* VEREISTE HANDELING 1 *
Leg met de tekst over het annuleringsbeding uit waarom een beroep op dat beding tot ongeveer 2021 slaagde. Noem ook wat de gebruiker daarvoor moest stellen en onderbouwen.
* VEREISTE HANDELING 2 *
Schrijf het volgende deel van de tekst over het annuleringsbeding, in aansluiting op de laatste zin.

Het gebruik van het annuleringsbeding zoals gebruikt in de CBW-voorwaarden ligt onder vuur. Onlangs gaf de Tilburgse kantonrechter een helder inzicht in de veranderde rechtspraak over dit onderwerp.
In de CBW-voorwaarden (Centrale Branchevereniging Wonen) is een annuleringsbeding opgenomen. Op grond van art. 12 van die voorwaarden is de annulerende koper een schadevergoeding verschuldigd van 30% van hetgeen de koper bij uitvoering van de overeenkomst had moeten betalen. De schade bestaat uit de brutowinstmarge (vaste en variabele kosten, winstopslag), verminderd met niet gemaakte variabele kosten). De vraag is of een dergelijke bepaling een onredelijk bezwarend beding is in de zin van art. 6:237i BW.
Tot ongeveer 2021 liet de jurisprudentie zien dat een beroep op het annuleringsbeding slaagt als de gebruiker (bijvoorbeeld een woonwinkel of meubelzaak) duidelijk maakt dat de bedongen vergoeding in redelijke verhouding staat tot de werkelijk geleden schade. Hieraan is voldaan als hij (1) stelde dat de schade in zijn bedrijf of algemeen in zijn branche bij annulering in ieder geval meer dan 30% van de verkoopprijs was en (2) onderbouwde waarop dat gebaseerd was. Een algemene onderbouwing met een rapport of toelichting vanuit de branche waaruit volgde dat het deel van de bruto winstmarge dat de vaste kosten dekt samen met de netto winst een hoger bedrag waren dan 30% van de verkoopprijs, was daarvoor doorgaans voldoende. Vanaf 2021 beoordeelt menig rechter het anders.

* AANGELEVERDE GEGEVENS *
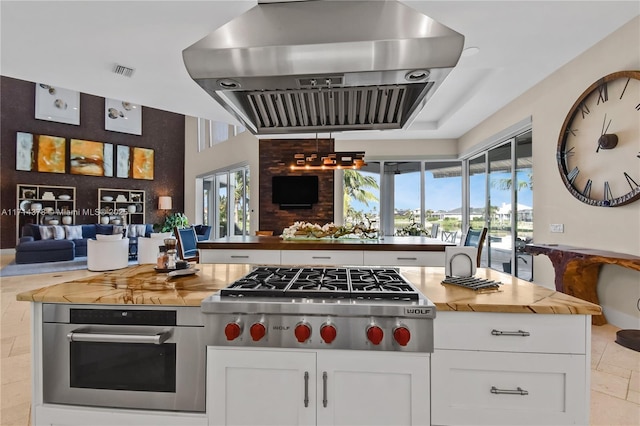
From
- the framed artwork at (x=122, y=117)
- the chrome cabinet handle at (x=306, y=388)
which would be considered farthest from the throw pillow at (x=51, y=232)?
the chrome cabinet handle at (x=306, y=388)

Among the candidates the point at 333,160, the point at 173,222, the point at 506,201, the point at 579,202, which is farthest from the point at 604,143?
the point at 173,222

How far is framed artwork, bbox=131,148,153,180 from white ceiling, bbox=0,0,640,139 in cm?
695

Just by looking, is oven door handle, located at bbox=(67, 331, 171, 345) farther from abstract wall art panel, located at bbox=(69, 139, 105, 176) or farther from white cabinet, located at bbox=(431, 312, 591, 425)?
abstract wall art panel, located at bbox=(69, 139, 105, 176)

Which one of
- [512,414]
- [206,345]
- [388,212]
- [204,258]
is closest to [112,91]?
[204,258]

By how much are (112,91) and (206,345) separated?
392cm

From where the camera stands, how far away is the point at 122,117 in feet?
32.8

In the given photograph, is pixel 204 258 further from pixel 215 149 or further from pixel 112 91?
pixel 215 149

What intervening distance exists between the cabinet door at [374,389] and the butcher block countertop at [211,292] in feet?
0.79

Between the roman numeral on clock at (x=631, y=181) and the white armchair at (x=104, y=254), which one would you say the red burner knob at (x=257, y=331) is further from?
the white armchair at (x=104, y=254)

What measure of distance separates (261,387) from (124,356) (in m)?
0.53

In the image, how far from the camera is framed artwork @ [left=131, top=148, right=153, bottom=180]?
1023cm

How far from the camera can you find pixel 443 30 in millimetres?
1191

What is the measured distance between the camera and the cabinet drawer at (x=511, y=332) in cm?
109

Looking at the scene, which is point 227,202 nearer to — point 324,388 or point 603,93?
point 603,93
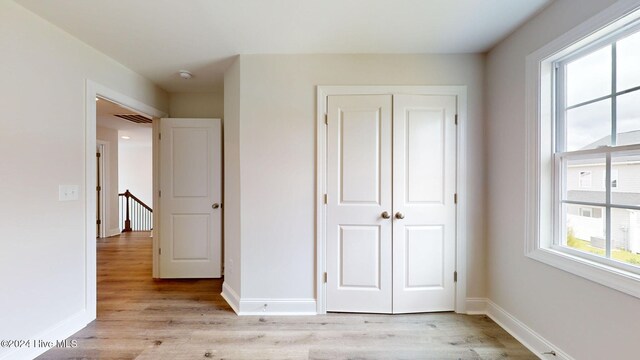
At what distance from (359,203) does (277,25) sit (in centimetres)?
159

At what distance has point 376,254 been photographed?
2.29 m

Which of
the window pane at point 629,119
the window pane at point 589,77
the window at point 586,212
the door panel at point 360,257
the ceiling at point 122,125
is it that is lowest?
the door panel at point 360,257

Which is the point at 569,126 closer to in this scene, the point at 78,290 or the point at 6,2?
the point at 6,2

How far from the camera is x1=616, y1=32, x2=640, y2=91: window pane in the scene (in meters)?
1.35

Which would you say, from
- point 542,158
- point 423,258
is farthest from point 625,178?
point 423,258

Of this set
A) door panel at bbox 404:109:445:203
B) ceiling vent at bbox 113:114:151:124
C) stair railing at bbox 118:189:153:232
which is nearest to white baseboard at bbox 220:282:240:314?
door panel at bbox 404:109:445:203

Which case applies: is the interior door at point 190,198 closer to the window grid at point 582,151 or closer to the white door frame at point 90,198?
the white door frame at point 90,198

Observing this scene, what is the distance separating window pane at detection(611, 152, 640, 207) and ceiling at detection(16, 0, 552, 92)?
110cm

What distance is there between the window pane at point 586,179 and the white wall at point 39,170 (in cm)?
367

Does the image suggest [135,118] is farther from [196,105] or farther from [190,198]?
[190,198]

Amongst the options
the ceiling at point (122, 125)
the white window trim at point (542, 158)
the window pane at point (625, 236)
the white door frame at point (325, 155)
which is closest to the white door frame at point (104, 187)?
the ceiling at point (122, 125)

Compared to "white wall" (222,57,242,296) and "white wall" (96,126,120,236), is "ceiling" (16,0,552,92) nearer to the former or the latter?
"white wall" (222,57,242,296)

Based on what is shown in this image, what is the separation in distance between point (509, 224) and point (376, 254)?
111cm

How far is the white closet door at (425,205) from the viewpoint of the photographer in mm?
2271
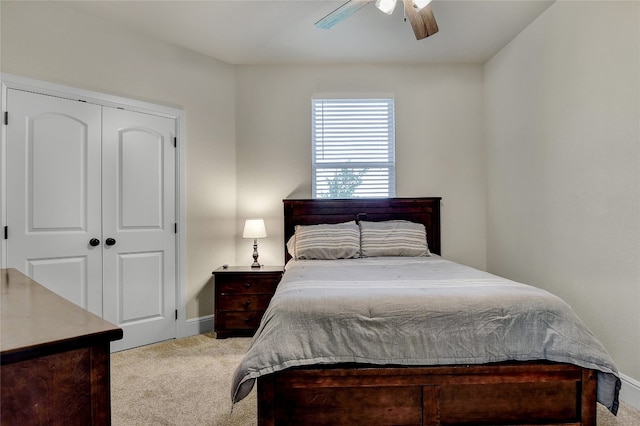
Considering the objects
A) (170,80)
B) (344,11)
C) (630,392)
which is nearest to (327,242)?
(344,11)

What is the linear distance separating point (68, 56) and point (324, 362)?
9.75ft

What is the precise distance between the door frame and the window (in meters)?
1.37

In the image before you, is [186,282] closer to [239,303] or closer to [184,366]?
[239,303]

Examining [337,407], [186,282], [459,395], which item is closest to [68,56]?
[186,282]

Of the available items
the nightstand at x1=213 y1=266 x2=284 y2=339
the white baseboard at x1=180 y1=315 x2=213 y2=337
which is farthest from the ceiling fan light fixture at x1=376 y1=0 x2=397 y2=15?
the white baseboard at x1=180 y1=315 x2=213 y2=337

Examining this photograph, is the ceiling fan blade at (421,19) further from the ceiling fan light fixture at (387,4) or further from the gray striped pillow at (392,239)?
the gray striped pillow at (392,239)

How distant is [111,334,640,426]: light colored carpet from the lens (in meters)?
2.05

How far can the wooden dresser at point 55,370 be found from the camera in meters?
0.75

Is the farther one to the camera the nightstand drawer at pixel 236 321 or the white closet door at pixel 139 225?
the nightstand drawer at pixel 236 321

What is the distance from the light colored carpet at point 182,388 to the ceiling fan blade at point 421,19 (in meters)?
2.58

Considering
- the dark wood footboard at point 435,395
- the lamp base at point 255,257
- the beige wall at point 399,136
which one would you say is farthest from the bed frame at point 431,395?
the beige wall at point 399,136

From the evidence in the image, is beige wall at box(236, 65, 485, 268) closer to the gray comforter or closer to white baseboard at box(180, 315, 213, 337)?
white baseboard at box(180, 315, 213, 337)

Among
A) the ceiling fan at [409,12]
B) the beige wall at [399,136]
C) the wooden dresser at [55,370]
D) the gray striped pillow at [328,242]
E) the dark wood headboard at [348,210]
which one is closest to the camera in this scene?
the wooden dresser at [55,370]

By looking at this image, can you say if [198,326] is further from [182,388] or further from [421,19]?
[421,19]
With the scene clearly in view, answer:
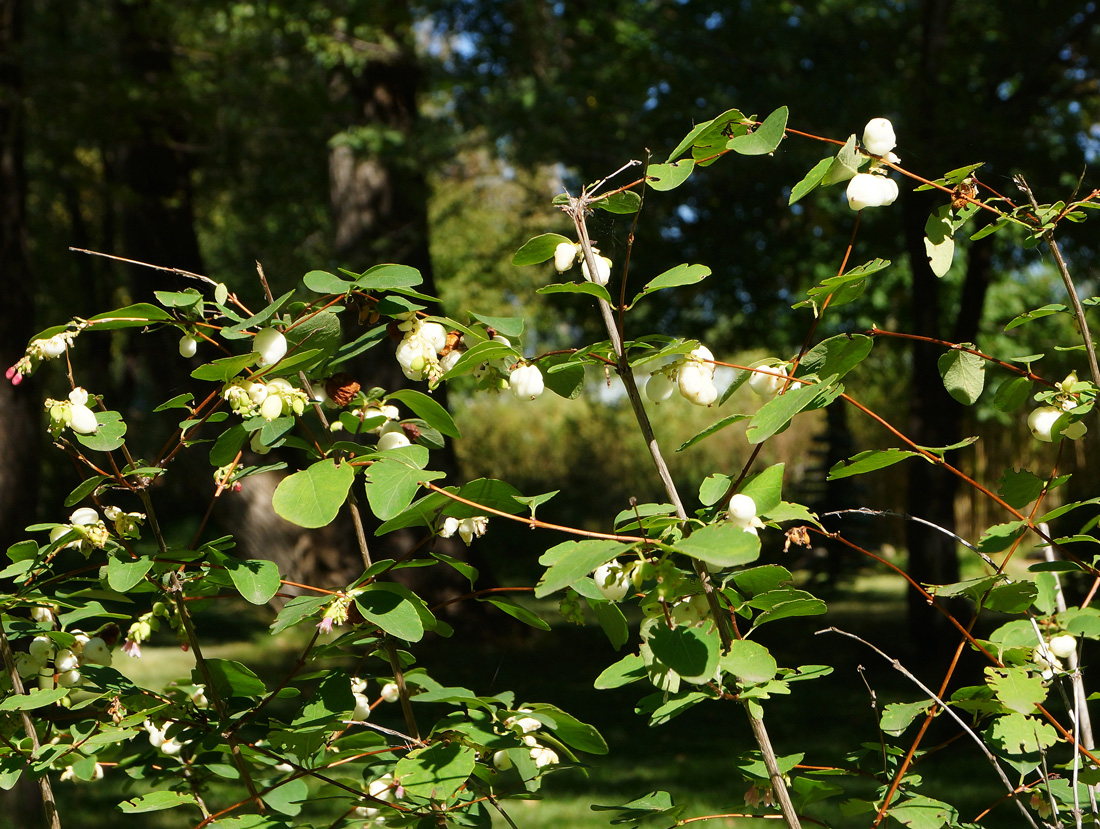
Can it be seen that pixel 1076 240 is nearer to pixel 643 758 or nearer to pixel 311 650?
pixel 643 758

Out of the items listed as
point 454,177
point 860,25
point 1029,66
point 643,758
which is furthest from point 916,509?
point 454,177

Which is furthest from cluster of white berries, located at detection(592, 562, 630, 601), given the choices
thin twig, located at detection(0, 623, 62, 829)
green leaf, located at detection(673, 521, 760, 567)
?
thin twig, located at detection(0, 623, 62, 829)

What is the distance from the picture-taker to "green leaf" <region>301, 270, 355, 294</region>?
106 centimetres

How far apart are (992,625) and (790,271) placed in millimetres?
3084

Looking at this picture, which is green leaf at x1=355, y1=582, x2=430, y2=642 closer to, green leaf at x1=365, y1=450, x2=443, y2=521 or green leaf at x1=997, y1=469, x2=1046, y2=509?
green leaf at x1=365, y1=450, x2=443, y2=521

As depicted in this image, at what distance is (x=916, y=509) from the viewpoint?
5395mm

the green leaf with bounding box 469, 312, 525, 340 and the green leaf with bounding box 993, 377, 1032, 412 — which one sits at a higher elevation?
the green leaf with bounding box 469, 312, 525, 340

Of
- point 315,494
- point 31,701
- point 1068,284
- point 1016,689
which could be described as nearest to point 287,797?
point 31,701

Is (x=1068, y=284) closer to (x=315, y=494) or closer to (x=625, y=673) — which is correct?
(x=625, y=673)

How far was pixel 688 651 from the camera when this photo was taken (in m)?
0.86

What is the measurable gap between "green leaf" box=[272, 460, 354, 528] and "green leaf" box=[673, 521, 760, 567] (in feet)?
1.17

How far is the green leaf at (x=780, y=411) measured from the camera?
3.01 ft

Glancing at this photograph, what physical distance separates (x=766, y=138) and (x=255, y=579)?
0.77 m

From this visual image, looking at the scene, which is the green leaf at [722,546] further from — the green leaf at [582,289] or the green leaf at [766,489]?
the green leaf at [582,289]
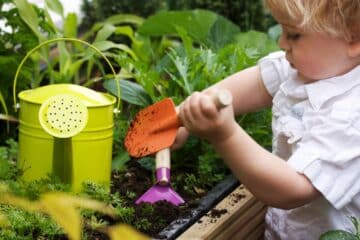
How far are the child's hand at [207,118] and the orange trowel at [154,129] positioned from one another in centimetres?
10

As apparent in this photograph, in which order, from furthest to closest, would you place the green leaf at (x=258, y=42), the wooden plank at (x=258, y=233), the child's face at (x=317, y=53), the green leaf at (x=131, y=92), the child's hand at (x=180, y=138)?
the green leaf at (x=258, y=42) → the green leaf at (x=131, y=92) → the wooden plank at (x=258, y=233) → the child's hand at (x=180, y=138) → the child's face at (x=317, y=53)

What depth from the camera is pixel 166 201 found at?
5.76 ft

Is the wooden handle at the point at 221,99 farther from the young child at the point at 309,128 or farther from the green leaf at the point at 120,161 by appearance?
the green leaf at the point at 120,161

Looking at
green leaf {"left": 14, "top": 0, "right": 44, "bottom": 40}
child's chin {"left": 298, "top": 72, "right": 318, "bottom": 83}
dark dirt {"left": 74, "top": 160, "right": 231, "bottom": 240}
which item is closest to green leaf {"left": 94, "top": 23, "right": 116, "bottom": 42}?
green leaf {"left": 14, "top": 0, "right": 44, "bottom": 40}

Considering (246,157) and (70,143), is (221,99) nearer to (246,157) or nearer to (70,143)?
(246,157)

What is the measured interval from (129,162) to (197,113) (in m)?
0.70

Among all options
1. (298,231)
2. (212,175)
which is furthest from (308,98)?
(212,175)

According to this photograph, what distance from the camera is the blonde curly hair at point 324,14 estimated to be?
1529mm

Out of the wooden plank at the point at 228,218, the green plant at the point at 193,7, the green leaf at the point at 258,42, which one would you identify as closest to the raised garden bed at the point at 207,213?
the wooden plank at the point at 228,218

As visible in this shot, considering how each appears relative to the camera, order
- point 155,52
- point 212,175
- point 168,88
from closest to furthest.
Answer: point 212,175 → point 168,88 → point 155,52

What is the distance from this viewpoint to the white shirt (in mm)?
1499

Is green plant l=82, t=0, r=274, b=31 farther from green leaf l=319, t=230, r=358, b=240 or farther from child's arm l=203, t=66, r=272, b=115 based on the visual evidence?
green leaf l=319, t=230, r=358, b=240

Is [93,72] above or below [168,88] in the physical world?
below

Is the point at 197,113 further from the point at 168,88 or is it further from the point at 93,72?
the point at 93,72
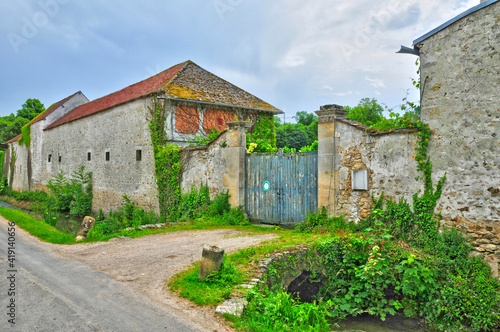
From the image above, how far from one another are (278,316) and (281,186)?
5597 mm

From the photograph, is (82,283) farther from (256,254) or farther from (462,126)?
(462,126)

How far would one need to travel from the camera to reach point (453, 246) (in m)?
6.67

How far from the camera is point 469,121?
6.73m

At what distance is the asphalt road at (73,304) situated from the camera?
3881 millimetres

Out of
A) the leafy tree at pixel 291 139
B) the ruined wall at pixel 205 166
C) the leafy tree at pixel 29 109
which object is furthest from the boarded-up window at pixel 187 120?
the leafy tree at pixel 29 109

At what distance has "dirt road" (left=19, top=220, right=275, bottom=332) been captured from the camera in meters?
4.42

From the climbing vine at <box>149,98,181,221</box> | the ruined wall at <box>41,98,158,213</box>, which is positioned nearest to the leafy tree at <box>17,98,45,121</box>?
the ruined wall at <box>41,98,158,213</box>

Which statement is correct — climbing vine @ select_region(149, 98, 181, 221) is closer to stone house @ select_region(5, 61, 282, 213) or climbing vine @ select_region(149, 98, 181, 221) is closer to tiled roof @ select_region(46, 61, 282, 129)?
stone house @ select_region(5, 61, 282, 213)

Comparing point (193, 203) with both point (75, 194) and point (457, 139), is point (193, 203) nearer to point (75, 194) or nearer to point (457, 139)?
point (457, 139)

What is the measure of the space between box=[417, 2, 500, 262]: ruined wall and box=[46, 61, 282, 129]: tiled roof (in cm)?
930

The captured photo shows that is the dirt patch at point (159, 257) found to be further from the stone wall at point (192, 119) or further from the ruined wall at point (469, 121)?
the stone wall at point (192, 119)

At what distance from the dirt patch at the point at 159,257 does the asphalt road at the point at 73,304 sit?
211 mm

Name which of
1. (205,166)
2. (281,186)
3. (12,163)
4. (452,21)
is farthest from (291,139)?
(452,21)

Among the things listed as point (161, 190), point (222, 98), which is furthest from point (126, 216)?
point (222, 98)
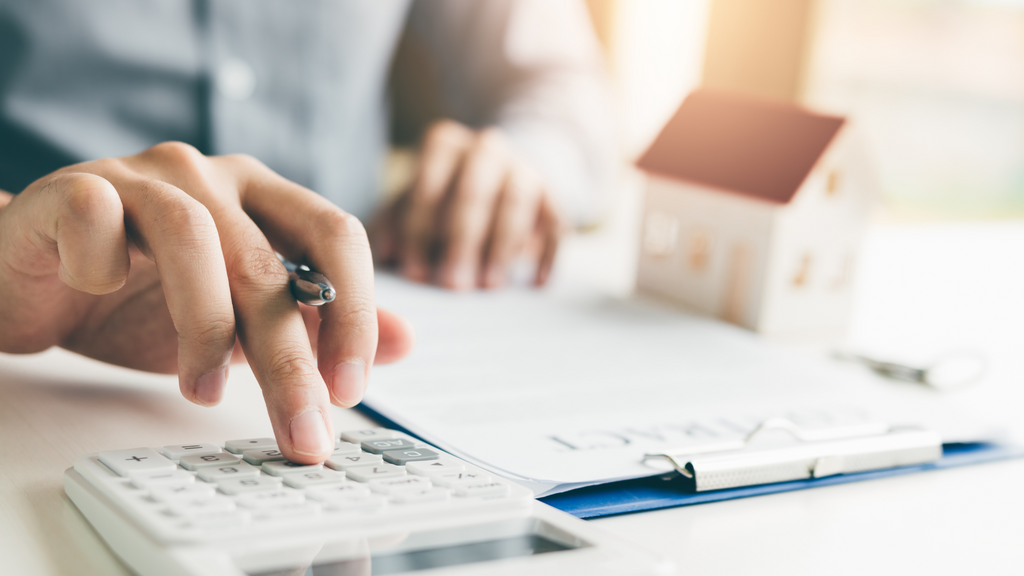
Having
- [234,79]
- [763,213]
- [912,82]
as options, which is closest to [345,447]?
[763,213]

* UITWERKING 1 *
Tot ongeveer 2021 slaagde een beroep op het annuleringsbeding als de gebruiker duidelijk maakte dat de bedongen vergoeding in redelijke verhouding stond tot de werkelijk geleden schade. Daarvoor moest hij stellen dat de schade bij annulering in zijn bedrijf of algemeen in zijn branche in ieder geval meer dan 30% van de verkoopprijs was, en onderbouwen waarop dat gebaseerd was. Een algemene onderbouwing met een rapport of toelichting vanuit de branche was daarvoor doorgaans voldoende.

* UITWERKING 2 *
Essentie van die verandering is, dat de eisende partij tegenbewijs moet leveren door aannemelijk te maken dat zijn schade in de specifieke situatie tussen partijen gelijk of hoger is dan de 30% van het aankoopbedrag zoals in het beding opgenomen. Daarmee is een algemene onderbouwing met jaarcijfers of een branchetoelichting in beginsel niet meer voldoende (zie gerechtshof ’s-Hertogenbosch 6 april 2021, GHSHE:2021:1028 en 20 september 2022, GHSHE:2022:3222). Er zal een berekening moeten worden gemaakt, bij voorkeur door een accountant, die toegesneden is op de vaste lasten in de week waarin de aankoop is gedaan, specifiek op het filiaal in de plaats van de aankoop en afgezet tegen de waarde van de koopovereenkomst. De kantonrechter Tilburg kwam tot deze beslissing op 12 juni 2024 (RBZWB:2024:4056).